David Basanta pointed out a provocative article in Wired, in which the author claimed that we won’t need to think about it any more, we can just throw it into a big computer along with an SVM1 or a NN2. His reasoning is that we are getting so much data that any patterns in the data will leap out at us, if we just prod it in the right way. And of course the computer scientists have all the right prods. This will then totally change the way science is done – we won’t have to worry about thinking up hypotheses and experiments to test them, we just mine the computer for results; in a manner reminiscent of The Library of Babel. Or perhaps it is closer to Dave Langford’s The Net of Babel.
There are plenty of criticisms of this that can be made – this Ars Technica piece makes some good points, and hopefully a few people will pop up at the social network forum as well as David’s blog and comment. But I want to pick at one aspect, that has been bothering me for some time.
The problem is the amount of data being produced nowadays. For example, all sorts of odd beasts are being sequenced (including a moggie called Cinnamon, and Craig Venter). There are also microarrays, which allow the biologist to assay the expression of thousands of genes in one sample.
These wonderful new toys have developed, in part, because of miniaturisation of the assay process, so one sample can be assayed for many things at the same time. The problem – and this is particularly severe with microarrays – is that this produces a lot of data from one sample. And because the cost of running one sample is high, only a few samples can be assayed; 50 samples would be a large experiment3. As a statistician, I find having so much data from so few replicates fascinating. There is data, but it is in the wrong place.
Genome sequences are similar: for any reasonably complex eukaryote we are only able to sequence a few individuals. So we are a long way from population genomics: for example if we want to get reasonable estimates of allele frequencies, we will have to sequence tens or hundreds of individuals.
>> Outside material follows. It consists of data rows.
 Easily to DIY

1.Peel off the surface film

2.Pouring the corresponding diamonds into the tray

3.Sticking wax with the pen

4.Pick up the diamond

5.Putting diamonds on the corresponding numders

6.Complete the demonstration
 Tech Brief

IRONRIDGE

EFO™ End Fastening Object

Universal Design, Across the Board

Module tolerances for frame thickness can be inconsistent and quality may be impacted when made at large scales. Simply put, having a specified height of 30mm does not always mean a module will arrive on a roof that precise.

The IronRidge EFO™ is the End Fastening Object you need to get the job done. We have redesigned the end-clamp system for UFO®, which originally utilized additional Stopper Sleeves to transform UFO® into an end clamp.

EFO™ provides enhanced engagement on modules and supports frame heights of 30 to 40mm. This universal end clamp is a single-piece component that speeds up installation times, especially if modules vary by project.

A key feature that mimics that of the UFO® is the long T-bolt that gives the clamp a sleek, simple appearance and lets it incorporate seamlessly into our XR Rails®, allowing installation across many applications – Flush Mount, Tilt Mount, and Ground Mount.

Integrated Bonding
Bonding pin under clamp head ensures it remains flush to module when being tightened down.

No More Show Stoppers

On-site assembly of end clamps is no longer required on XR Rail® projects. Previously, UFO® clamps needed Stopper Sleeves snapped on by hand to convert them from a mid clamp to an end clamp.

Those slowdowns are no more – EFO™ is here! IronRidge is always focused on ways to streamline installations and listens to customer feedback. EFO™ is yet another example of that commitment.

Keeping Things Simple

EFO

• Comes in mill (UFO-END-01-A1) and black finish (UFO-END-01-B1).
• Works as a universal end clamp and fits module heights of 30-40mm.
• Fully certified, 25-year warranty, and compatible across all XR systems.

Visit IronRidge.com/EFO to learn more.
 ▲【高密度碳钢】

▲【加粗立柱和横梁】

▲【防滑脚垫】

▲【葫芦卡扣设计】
Now, for some things this may not be a problem. The human genome project has been very useful, even if only a single sequence was produced. But it tells us nothing about variation between individuals and populations, so we don’t really know how much of teh sequence is typical. Similarly, it is difficult for most labs to get the replication of microarrays to be able to look at anything but the simpler comparisons. And yet, the amount of data produced is massive. Somehow this just seems wrong.
For someone like me, the good news is that it means we need solid statistical methods to extract the most information we can out of the data. Mining isn’t going to work: we need to design our microarray experiments, and then use analyses that focus on the design. Of course, this also gives statisticians ample opportunity to sit around over a pint of Guinness complaining to each other about how biologists are running worthless experiments.
I guess my other point is that we have to be aware of how little data we have. Just because the data from our latest experiment takes up more disk space than the latest Gee blockbuster doesn’t mean there is a lot of useful information. The comparisons we want to make – between individuals, between treatments – many have little power. 10 million observations on 6 samples is still only information about 6 samples. Any differences will have to be large to be seen above the noise, and extrapolating beyond them is dangerous, because we cannot estimate how much variation there is outside of these samples. Like many things, it is not just the size that matters, the quality is important too.
1 Support Vector Machine. If you know what it means, can you go and re-write the wiki page in plain English, please?
2 Neural Net, not Nature Network. Although there is some mileage in finding out what we would do with a pile of data.
3 Based on a cursory glance. A quick challenge for any bioinformaticians: quickly dig out the sample sizes of the experiments in the GEO database. Or a similar data base.